#### PROBLEM DESCRIPTION:
Every entry must reappear in your answer exactly as written, though its pictures must not.

#### AVAILABLE RECORDS:
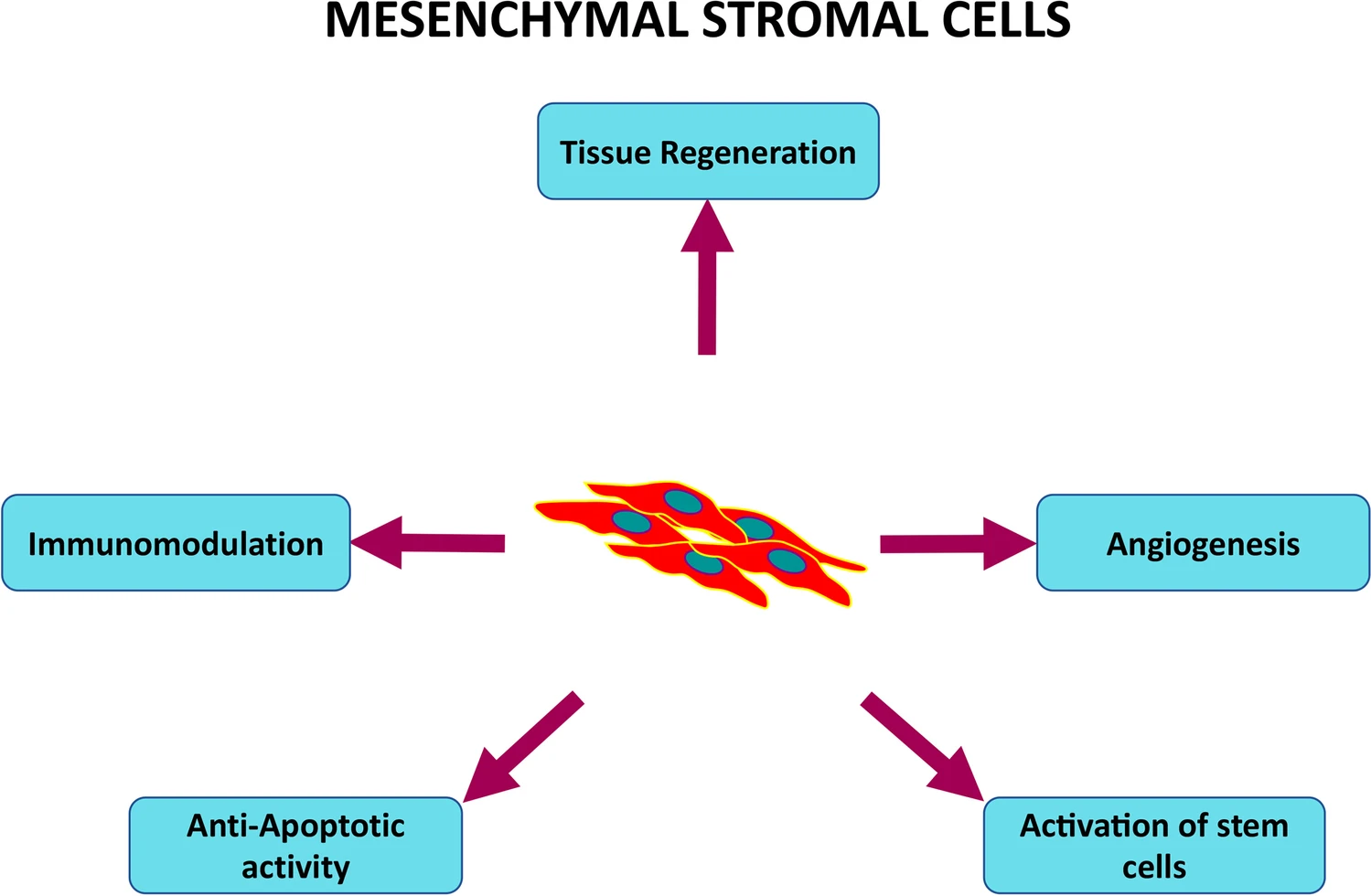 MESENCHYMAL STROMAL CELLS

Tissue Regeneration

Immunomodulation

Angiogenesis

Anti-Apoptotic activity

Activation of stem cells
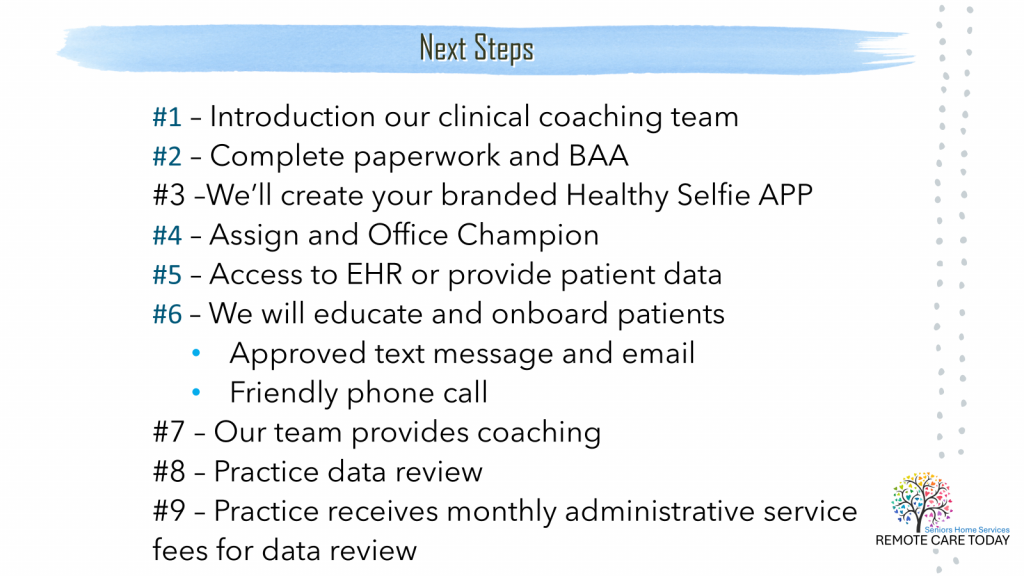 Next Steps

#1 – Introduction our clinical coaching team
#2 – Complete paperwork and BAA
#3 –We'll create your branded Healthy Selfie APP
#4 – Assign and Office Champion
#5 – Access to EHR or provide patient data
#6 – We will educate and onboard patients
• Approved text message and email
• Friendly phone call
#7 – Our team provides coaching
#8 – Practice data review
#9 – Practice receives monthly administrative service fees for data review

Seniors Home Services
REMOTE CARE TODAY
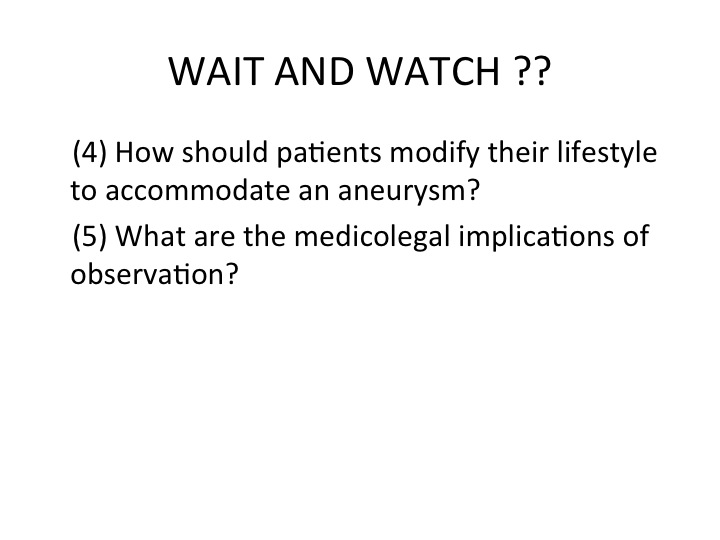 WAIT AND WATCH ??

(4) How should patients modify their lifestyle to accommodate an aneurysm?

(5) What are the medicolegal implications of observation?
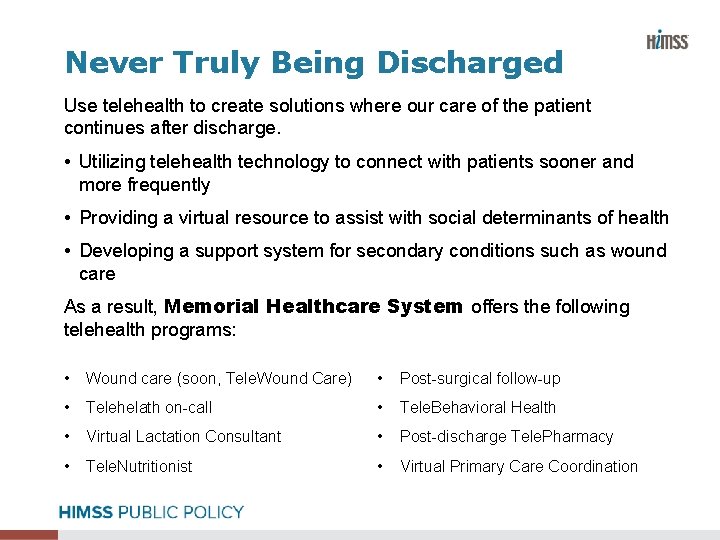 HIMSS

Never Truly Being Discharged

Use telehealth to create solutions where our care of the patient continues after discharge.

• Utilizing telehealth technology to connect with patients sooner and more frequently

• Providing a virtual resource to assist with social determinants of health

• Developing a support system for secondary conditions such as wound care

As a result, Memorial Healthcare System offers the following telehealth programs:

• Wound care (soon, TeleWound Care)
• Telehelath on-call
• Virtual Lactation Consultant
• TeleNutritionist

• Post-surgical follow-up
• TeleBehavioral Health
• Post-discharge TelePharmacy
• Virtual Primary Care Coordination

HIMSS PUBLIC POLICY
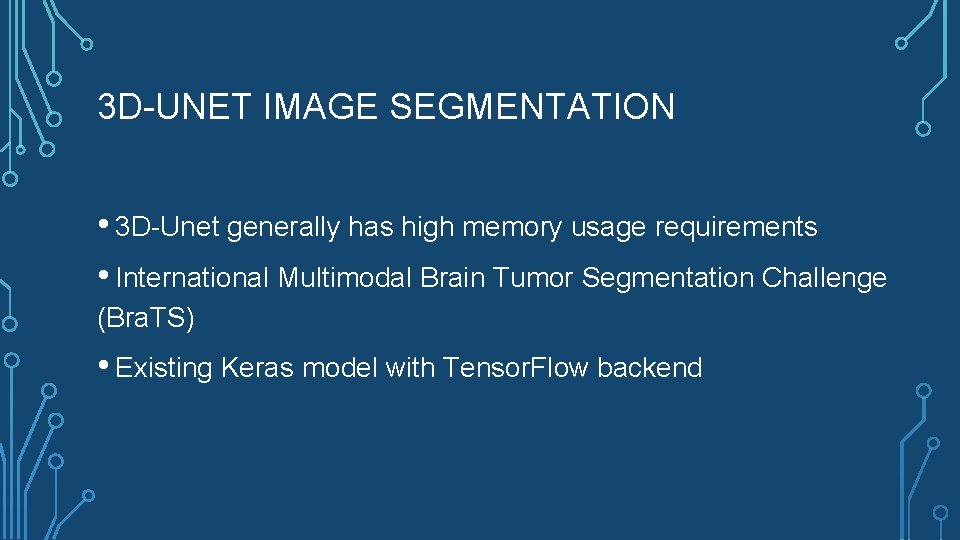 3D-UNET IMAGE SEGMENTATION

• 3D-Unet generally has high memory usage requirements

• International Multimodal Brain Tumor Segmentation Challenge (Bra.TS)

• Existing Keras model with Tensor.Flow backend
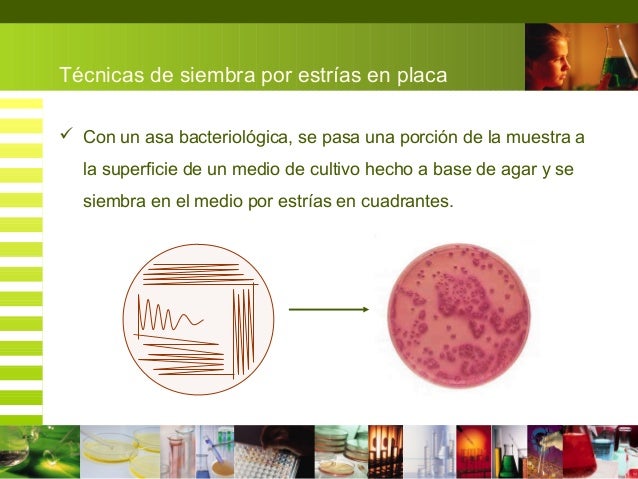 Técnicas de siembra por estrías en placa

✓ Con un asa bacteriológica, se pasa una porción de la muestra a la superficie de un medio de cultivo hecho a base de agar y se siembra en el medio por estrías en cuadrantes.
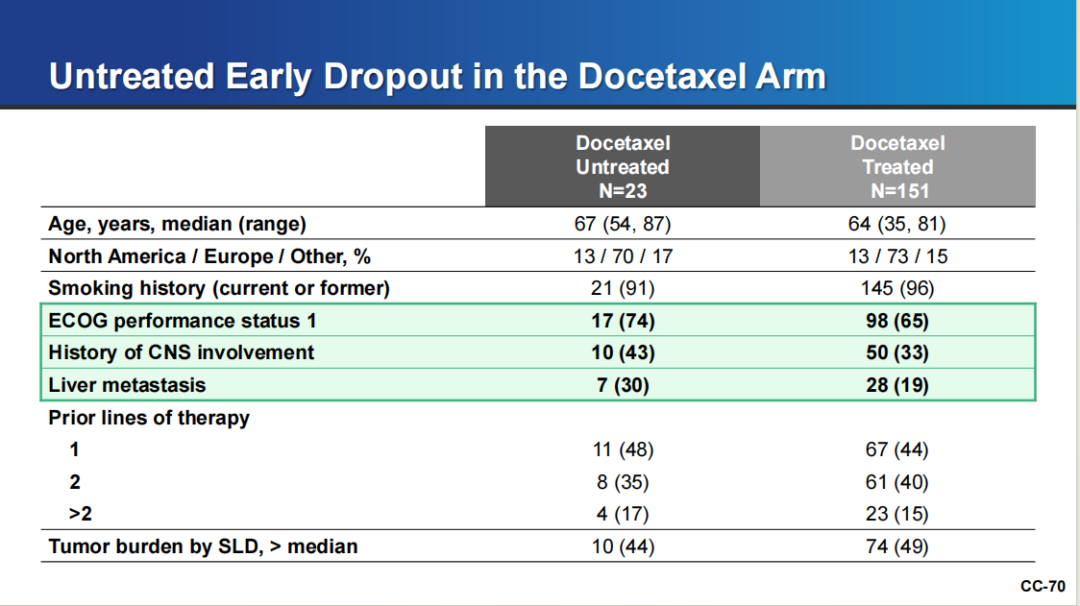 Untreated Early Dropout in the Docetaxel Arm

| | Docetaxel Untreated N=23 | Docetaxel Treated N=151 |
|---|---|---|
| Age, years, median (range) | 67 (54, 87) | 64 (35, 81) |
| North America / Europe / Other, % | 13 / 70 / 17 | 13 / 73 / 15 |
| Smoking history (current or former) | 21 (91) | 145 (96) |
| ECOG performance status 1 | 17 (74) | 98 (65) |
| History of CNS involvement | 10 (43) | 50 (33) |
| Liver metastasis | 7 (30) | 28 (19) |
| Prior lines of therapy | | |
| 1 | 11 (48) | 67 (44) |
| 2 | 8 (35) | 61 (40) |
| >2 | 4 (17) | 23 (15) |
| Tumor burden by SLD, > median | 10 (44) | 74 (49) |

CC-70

#### TASK RESPONSE:
 MESENCHYMAL STROMAL CELLS

Tissue Regeneration

Immunomodulation

Angiogenesis

Anti-Apoptotic activity

Activation of stem cells
 Next Steps

#1 – Introduction our clinical coaching team
#2 – Complete paperwork and BAA
#3 –We'll create your branded Healthy Selfie APP
#4 – Assign and Office Champion
#5 – Access to EHR or provide patient data
#6 – We will educate and onboard patients
• Approved text message and email
• Friendly phone call
#7 – Our team provides coaching
#8 – Practice data review
#9 – Practice receives monthly administrative service fees for data review

Seniors Home Services
REMOTE CARE TODAY
 WAIT AND WATCH ??

(4) How should patients modify their lifestyle to accommodate an aneurysm?

(5) What are the medicolegal implications of observation?
 HIMSS

Never Truly Being Discharged

Use telehealth to create solutions where our care of the patient continues after discharge.

• Utilizing telehealth technology to connect with patients sooner and more frequently

• Providing a virtual resource to assist with social determinants of health

• Developing a support system for secondary conditions such as wound care

As a result, Memorial Healthcare System offers the following telehealth programs:

• Wound care (soon, TeleWound Care)
• Telehelath on-call
• Virtual Lactation Consultant
• TeleNutritionist

• Post-surgical follow-up
• TeleBehavioral Health
• Post-discharge TelePharmacy
• Virtual Primary Care Coordination

HIMSS PUBLIC POLICY
 3D-UNET IMAGE SEGMENTATION

• 3D-Unet generally has high memory usage requirements

• International Multimodal Brain Tumor Segmentation Challenge (Bra.TS)

• Existing Keras model with Tensor.Flow backend
 Técnicas de siembra por estrías en placa

✓ Con un asa bacteriológica, se pasa una porción de la muestra a la superficie de un medio de cultivo hecho a base de agar y se siembra en el medio por estrías en cuadrantes.
 Untreated Early Dropout in the Docetaxel Arm

| | Docetaxel Untreated N=23 | Docetaxel Treated N=151 |
|---|---|---|
| Age, years, median (range) | 67 (54, 87) | 64 (35, 81) |
| North America / Europe / Other, % | 13 / 70 / 17 | 13 / 73 / 15 |
| Smoking history (current or former) | 21 (91) | 145 (96) |
| ECOG performance status 1 | 17 (74) | 98 (65) |
| History of CNS involvement | 10 (43) | 50 (33) |
| Liver metastasis | 7 (30) | 28 (19) |
| Prior lines of therapy | | |
| 1 | 11 (48) | 67 (44) |
| 2 | 8 (35) | 61 (40) |
| >2 | 4 (17) | 23 (15) |
| Tumor burden by SLD, > median | 10 (44) | 74 (49) |

CC-70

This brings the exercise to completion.